Daylighting systems, which use natural lighting to supplement electric lighting, have the potential to cut energy use, reduce peak demand, and create a more desirable indoor environment, yet these systems often fail to live up to their potential. Two recent studies highlight some of the difficulties that arise when implementing daylighting systems and suggest possible solutions. The first, a study of six high-performance buildings by researchers at the National Renewable Energy Laboratory, found shortcomings in the daylighting systems in all six buildings. The second, conducted by researchers at The Weidt Group who have studied more than 100 daylighting systems for a variety of building types, found that automatic switching or dimming control systems often don't provide the expected energy savings.

Yet some daylighting systems work well, cutting lighting energy use by 20 to 80 percent and offering intangible benefits as well. The key to getting more systems to live up to their potential lies in combining good design with commissioning, effectively coordinating the efforts of many building disciplines, and training building occupants in how to use the systems. This includes incorporating more-effective products that are either already available or soon to come to market.
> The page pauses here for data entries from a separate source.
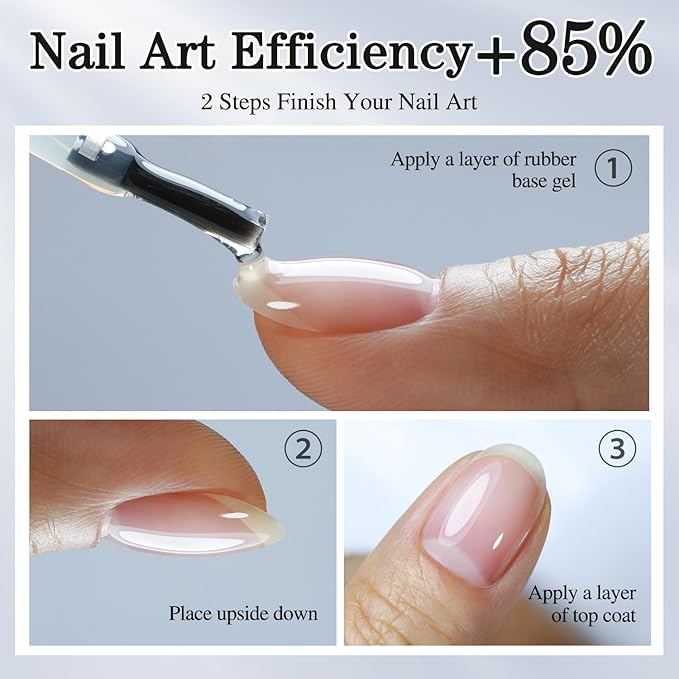 Nail Art Efficiency+85%

2 Steps Finish Your Nail Art

Apply a layer of rubber base gel

①

②

Place upside down

③

Apply a layer of top coat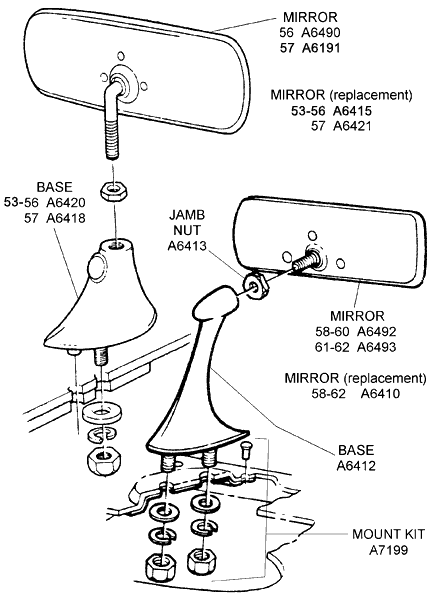 MIRROR
56 A6490
57 A6191

MIRROR (replacement)
53-56 A6415
57 A6421

BASE
53-56 A6420
57 A6418

JAMB
NUT
A6413

MIRROR
58-60 A6492
61-62 A6493

MIRROR (replacement)
58-62 A6410

BASE
A6412

MOUNT KIT
A7199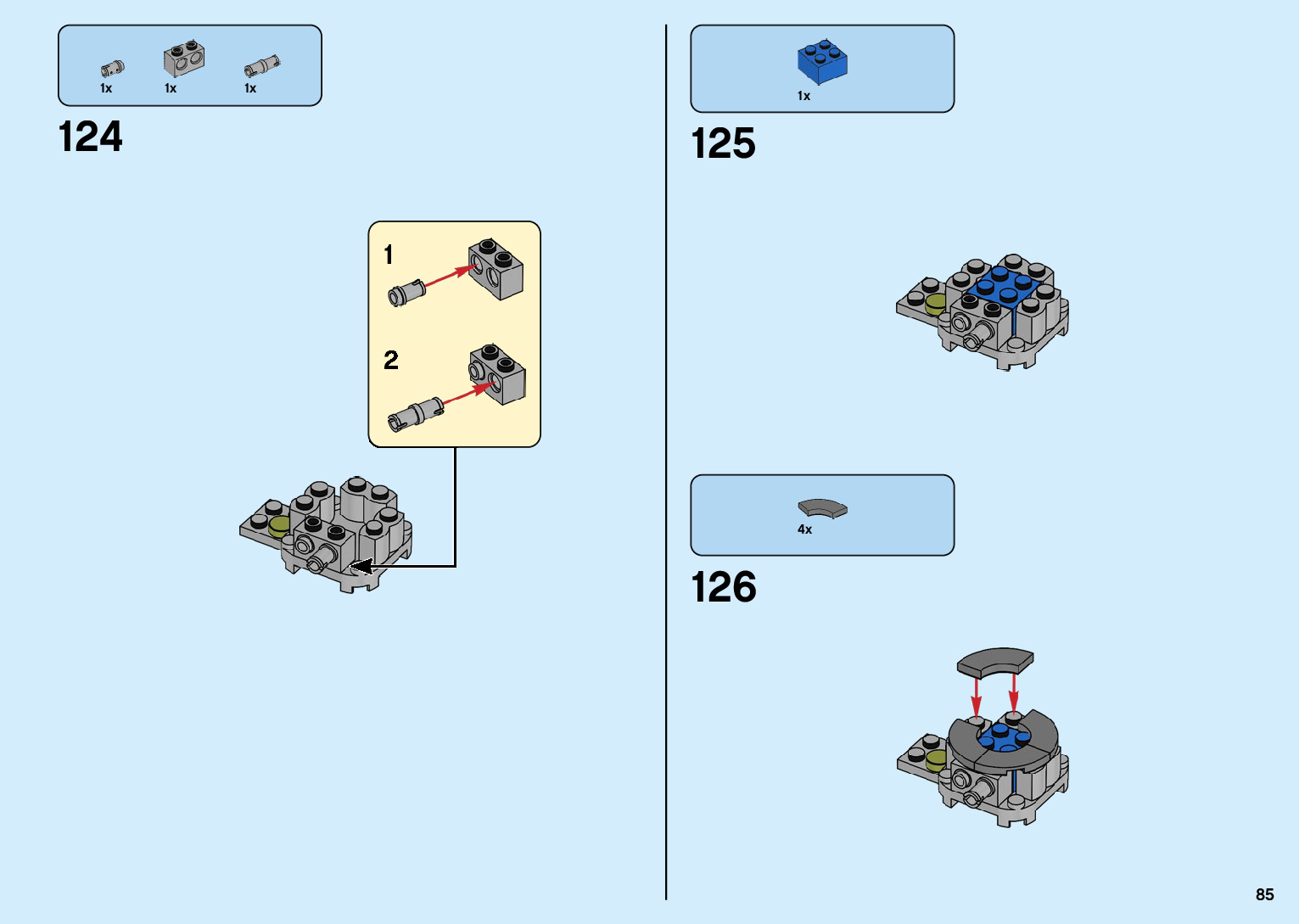 1x 1x 1x

124

1

2

1x

125

4x

126

85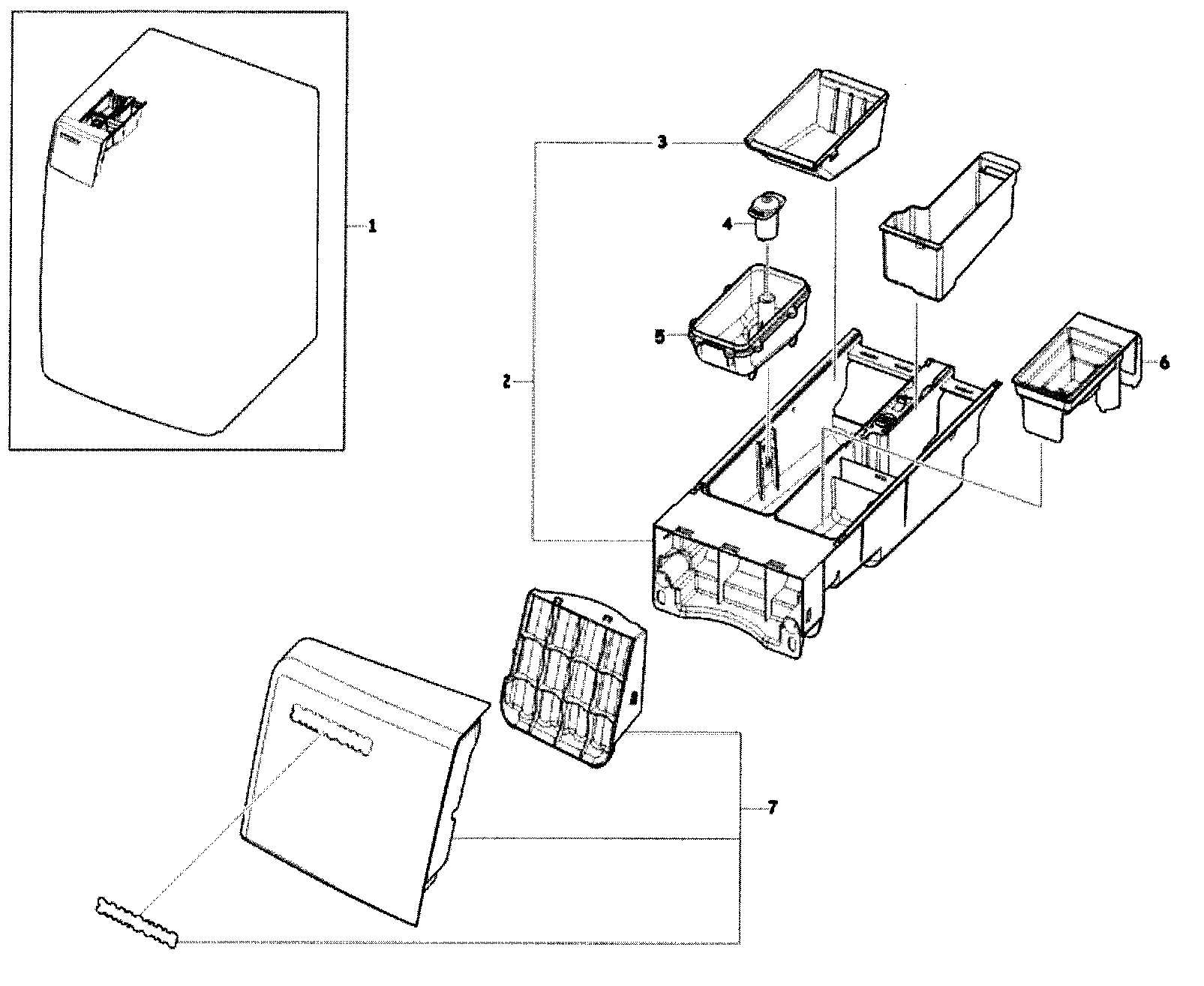 1
3
4
5
2
6
7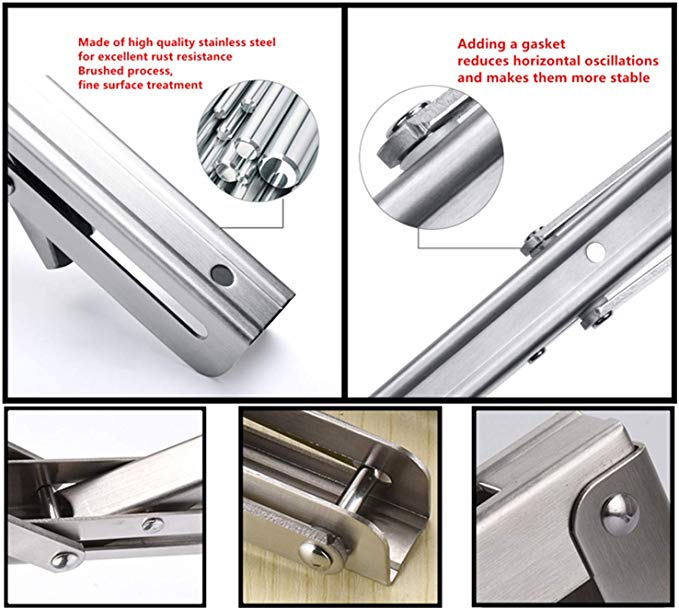 Made of high quality stainless steel for excellent rust resistance
Brushed process, fine surface treatment

Adding a gasket reduces horizontal oscillations and makes them more stable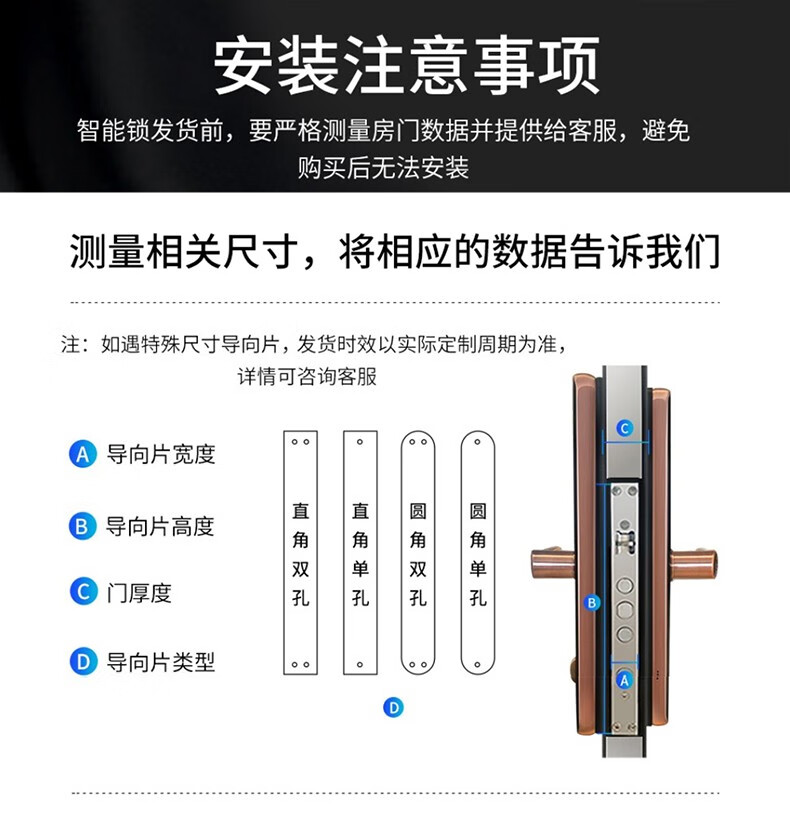 安装注意事项

智能锁发货前，要严格测量房门数据并提供给客服，避免购买后无法安装

测量相关尺寸，将相应的数据告诉我们

注：如遇特殊尺寸导向片，发货时效以实际定制周期为准，详情可咨询客服

A 导向片宽度

B 导向片高度

C 门厚度

D 导向片类型

直角双孔

直角单孔

圆角双孔

圆角单孔

D

C

B

A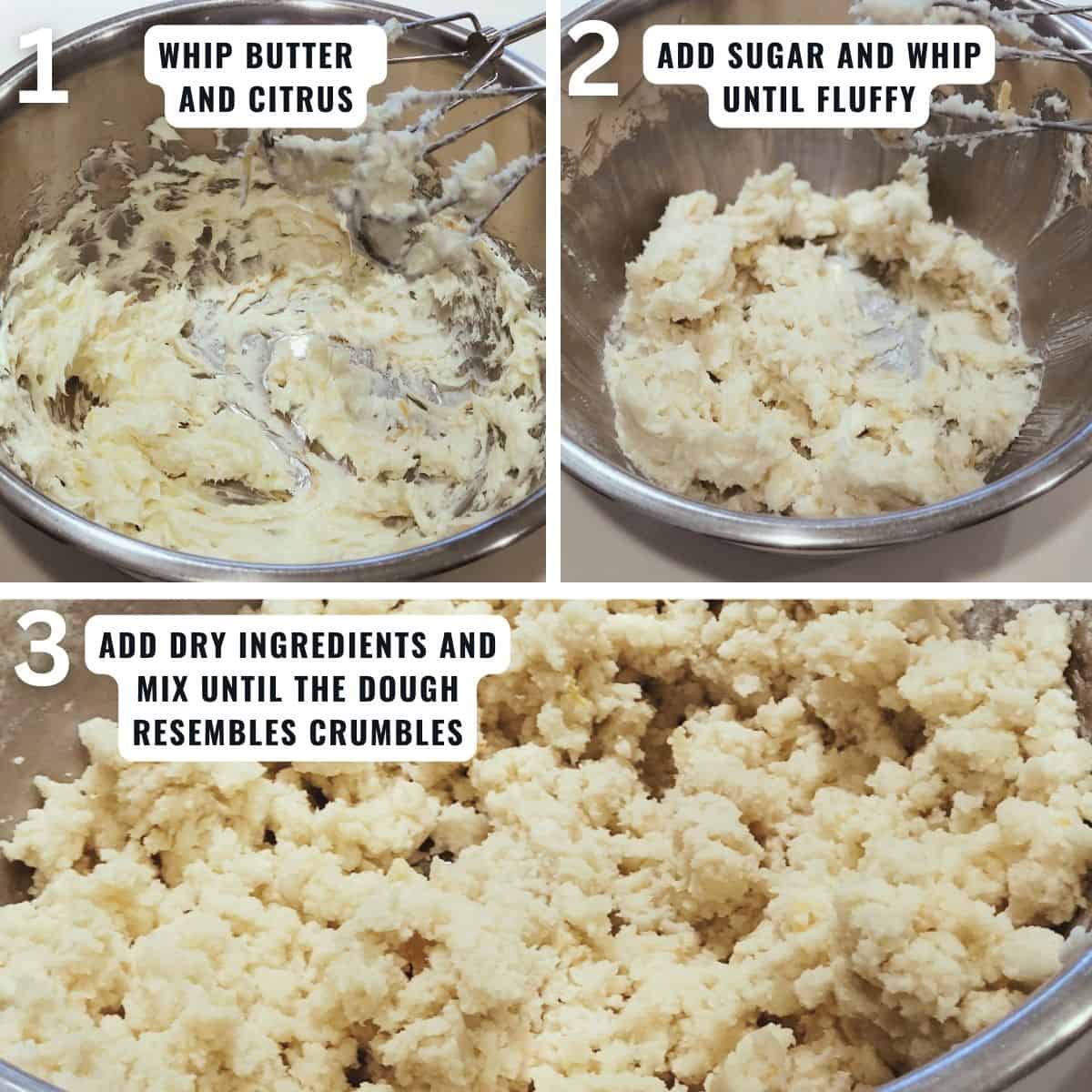 1 WHIP BUTTER AND CITRUS

2 ADD SUGAR AND WHIP UNTIL FLUFFY

3 ADD DRY INGREDIENTS AND MIX UNTIL THE DOUGH RESEMBLES CRUMBLES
Energy service providers (ESPs) are helping to bring the benefits of daylighting from theory to reality by participating in programs that encourage the installation of daylighting systems and educate designers and developers on how best to capture the benefits of daylighting. Just as ongoing education by government agencies, efficiency organizations, manufacturers, and ESPs were essential to winning acceptance for the use of occupancy sensors, we think similar efforts could do the same for daylighting.